Assigned task: Nothing in the copy should be a picture; everything else in the listing is to be restated exactly.

Exercise input:
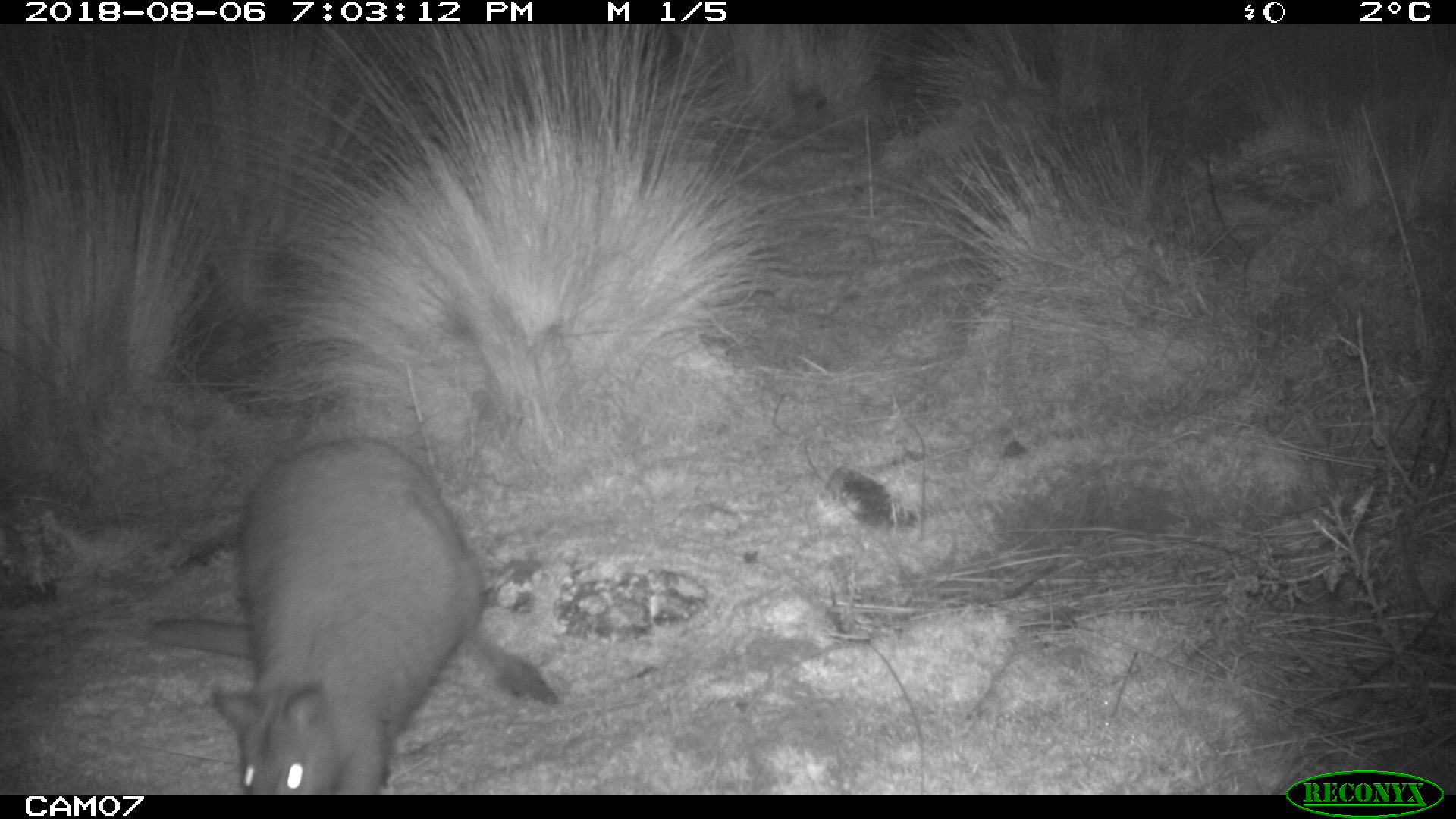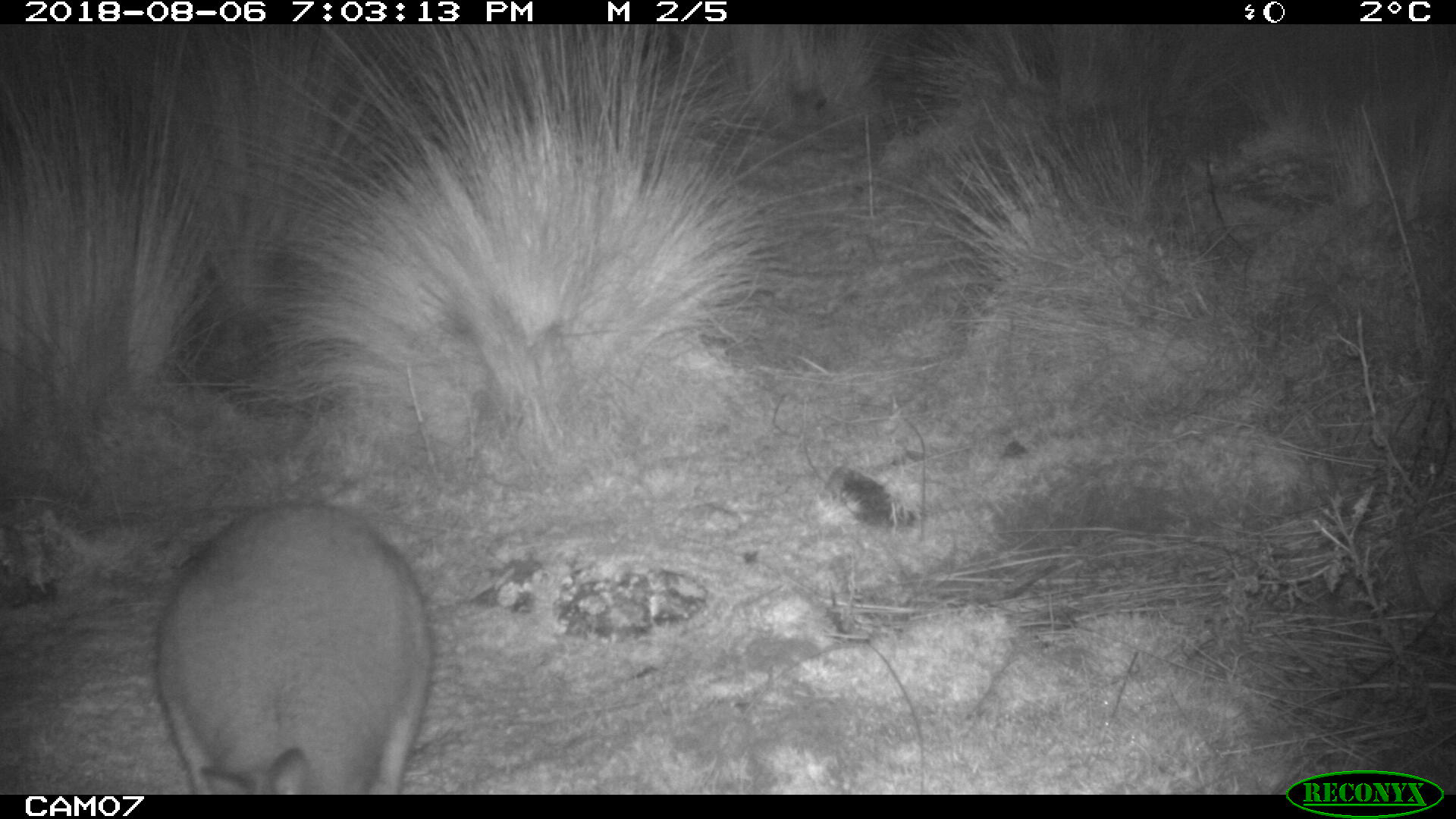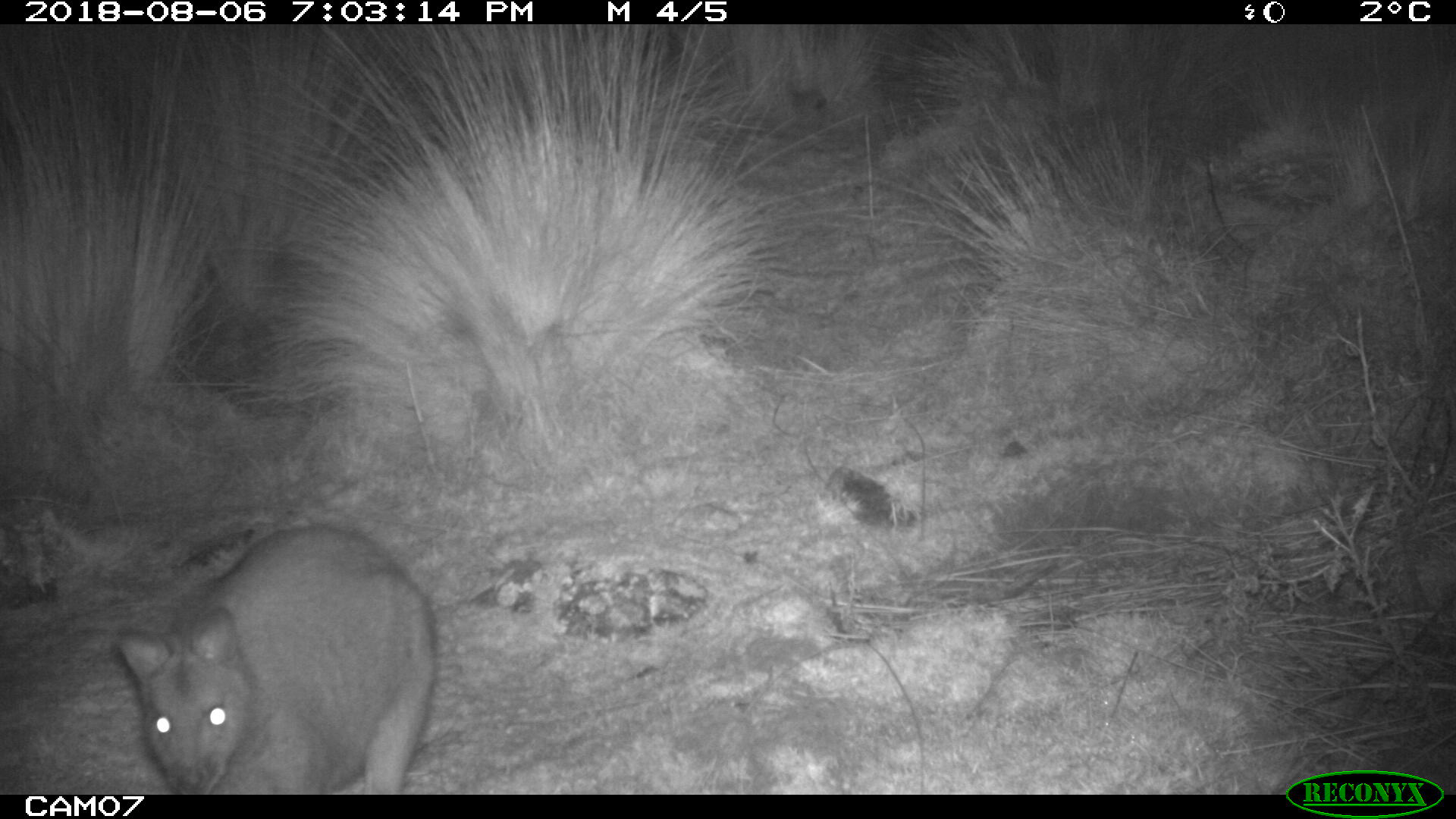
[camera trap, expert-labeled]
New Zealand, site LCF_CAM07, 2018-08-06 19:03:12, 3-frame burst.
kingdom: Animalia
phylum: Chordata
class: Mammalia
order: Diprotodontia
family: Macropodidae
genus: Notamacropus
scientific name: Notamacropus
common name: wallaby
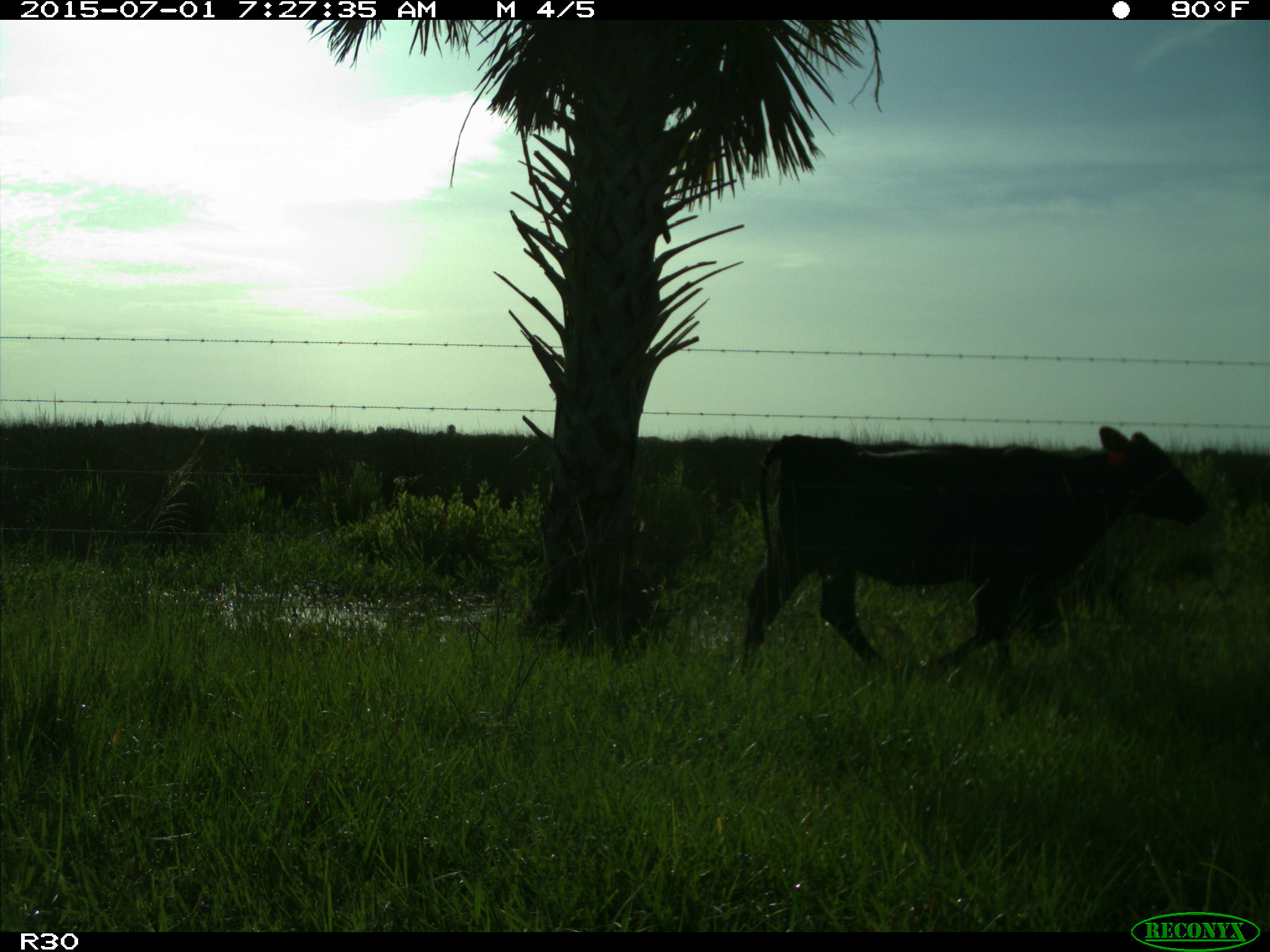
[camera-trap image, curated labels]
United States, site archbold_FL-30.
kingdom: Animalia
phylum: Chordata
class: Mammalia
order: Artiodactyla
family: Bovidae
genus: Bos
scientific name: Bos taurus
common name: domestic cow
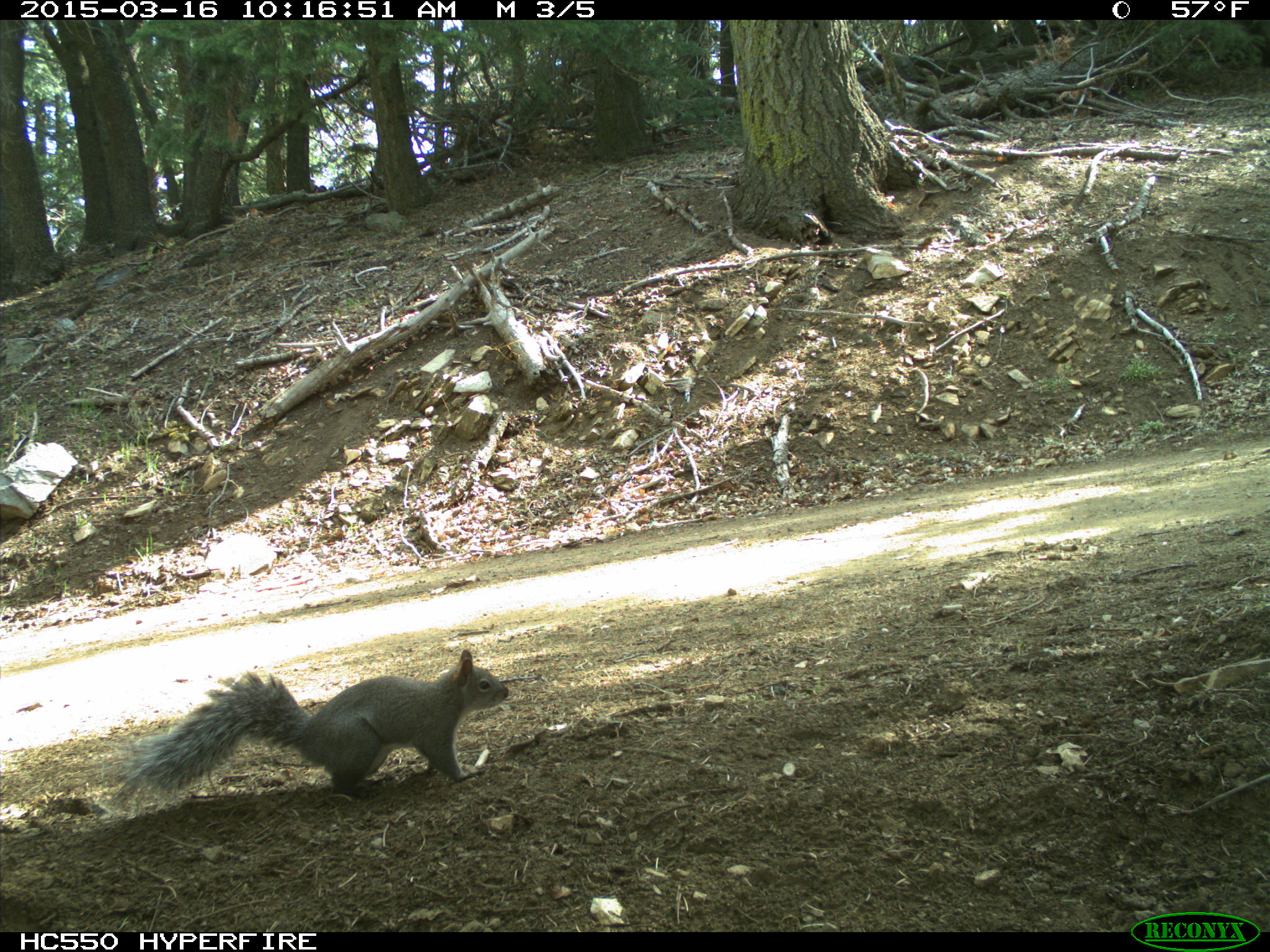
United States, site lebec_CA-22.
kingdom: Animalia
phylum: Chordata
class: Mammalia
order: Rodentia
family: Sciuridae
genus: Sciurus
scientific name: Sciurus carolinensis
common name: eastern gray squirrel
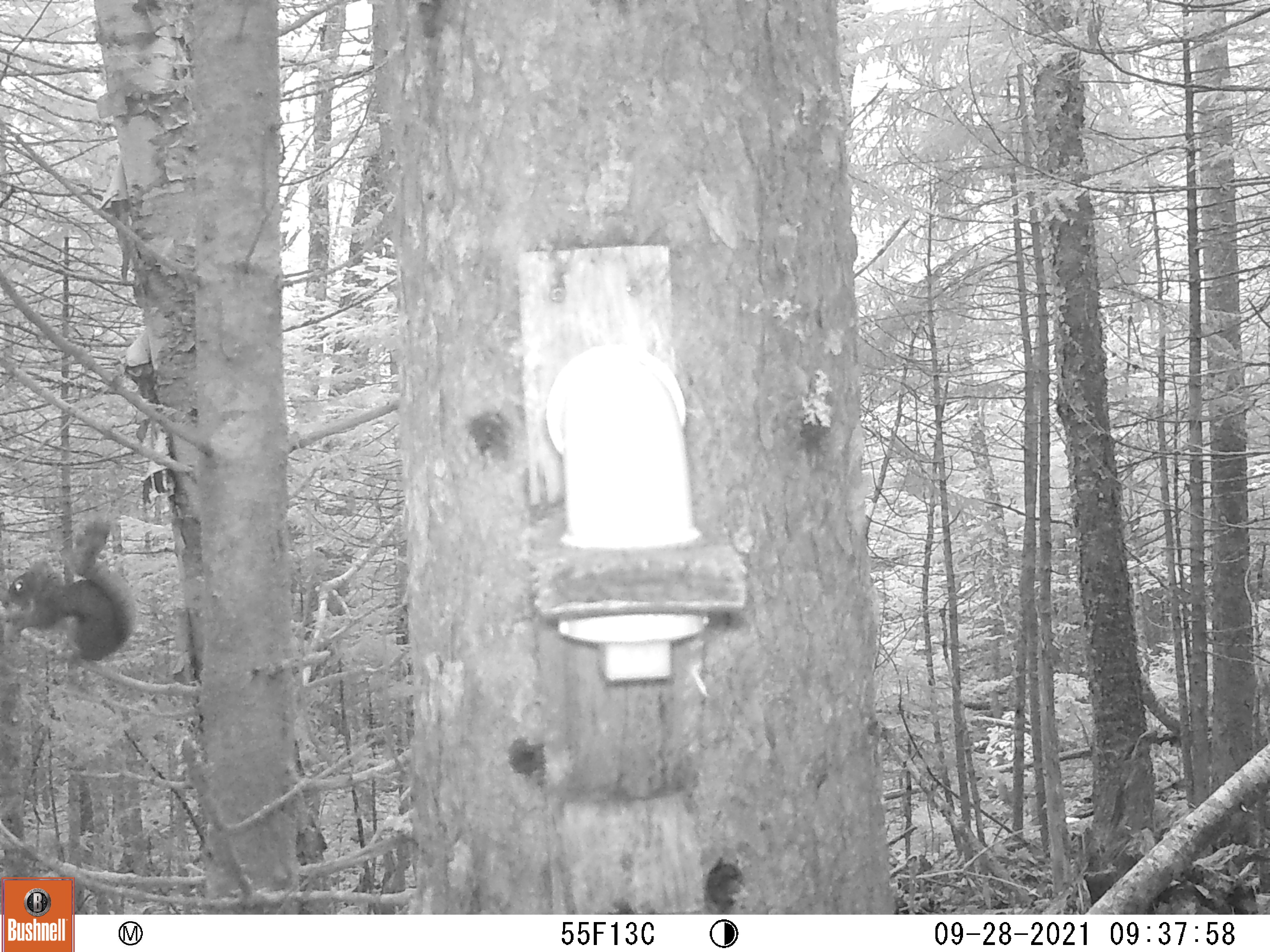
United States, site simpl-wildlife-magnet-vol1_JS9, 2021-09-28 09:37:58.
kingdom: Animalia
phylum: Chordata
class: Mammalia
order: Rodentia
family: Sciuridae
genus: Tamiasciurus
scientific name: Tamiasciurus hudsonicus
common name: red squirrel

Result for this task:
[camera trap, expert-labeled]
New Zealand, site LCF_CAM07, 2018-08-06 19:03:12, 3-frame burst.
kingdom: Animalia
phylum: Chordata
class: Mammalia
order: Diprotodontia
family: Macropodidae
genus: Notamacropus
scientific name: Notamacropus
common name: wallaby
[camera-trap image, curated labels]
United States, site archbold_FL-30.
kingdom: Animalia
phylum: Chordata
class: Mammalia
order: Artiodactyla
family: Bovidae
genus: Bos
scientific name: Bos taurus
common name: domestic cow
United States, site lebec_CA-22.
kingdom: Animalia
phylum: Chordata
class: Mammalia
order: Rodentia
family: Sciuridae
genus: Sciurus
scientific name: Sciurus carolinensis
common name: eastern gray squirrel
United States, site simpl-wildlife-magnet-vol1_JS9, 2021-09-28 09:37:58.
kingdom: Animalia
phylum: Chordata
class: Mammalia
order: Rodentia
family: Sciuridae
genus: Tamiasciurus
scientific name: Tamiasciurus hudsonicus
common name: red squirrel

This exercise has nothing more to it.